Today I Learned:
1) How a photonic crystal works, at least in the barest sense. A photonic crystal is a form of photonic resonator, which is a thing-that-keeps-light-trapped-in-it. Specifically, a photonic crystal is a very thin sheet of glass or some other material with very carefully-spaced holes in it. The sheet is made of a material and thickness that keep the light bouncing around inside it in the z-axis, exactly the same way a fiber optic cable keeps light bouncing around inside itself. The holes act to reflect light of a specific wavelength in a similar way, keeping it contained in the center of the pattern. For information on how to use DNA origami to *very* specifically place fluorophores inside photonic crystals, see http://ift.tt/1D9vchU.
2) One of the major problems with current DNA walkers is that they tend to fall off of their surfaces. (DNA walkers are little robots made of DNA that can “walk” along a track of pre-arranged DNA strands, much the same way myosin can walk down actin filaments). Another is that it’s hard to make the tracks all come out on the same side of whatever surface they’re on, so a few percent of the time a walker will just run into a gap where there’s supposed to be a thing to grab.

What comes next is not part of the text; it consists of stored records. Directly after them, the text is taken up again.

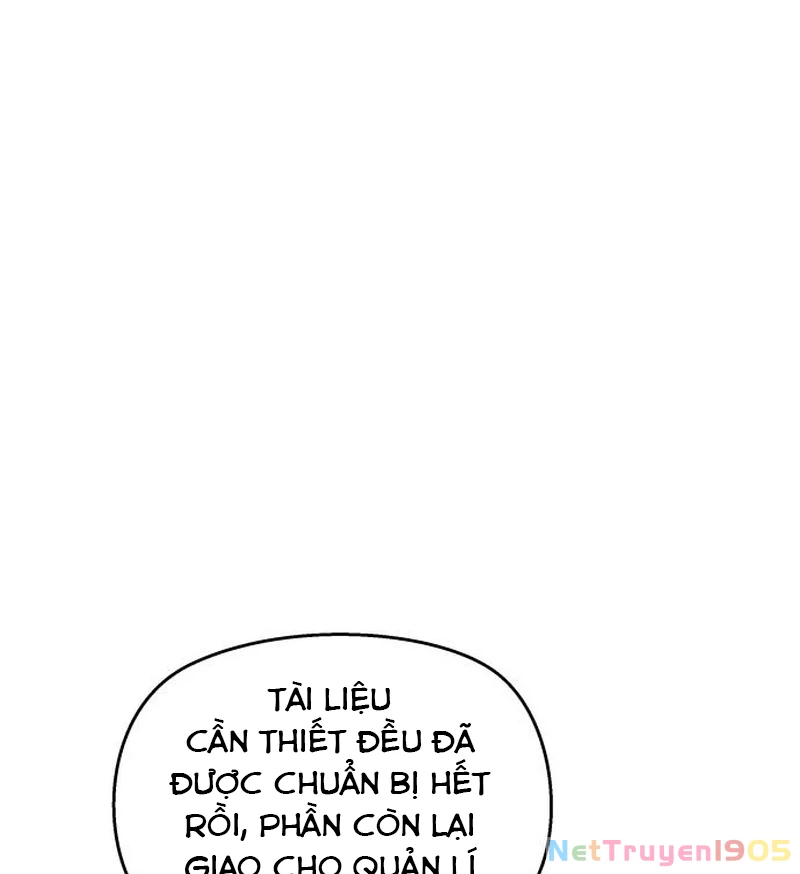 Hôm Nay Han Yoil Là Con Gái Chapter 3 - 128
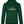 Laden Sie das Bild in den Galerie-Viewer, Landliebe GOLD | Damen Hoodie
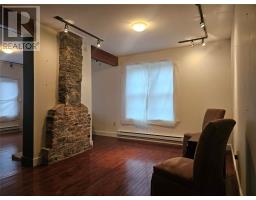 28 Seaview Drive thumbnail 10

3) …about monads and applicators and some of the ugly yet elegant workings deep inside Haskell. It turns out that behind virtually all of the comforting-looking bits of haskell — things like *functions* and *lists* and *list comprehensions* — are teeming hordes of functional constructs, quietly keeping everything running under the hood. This is not the forum to discuss the details, at least not until I understand those hordes well enough to explain them to a six-year-old.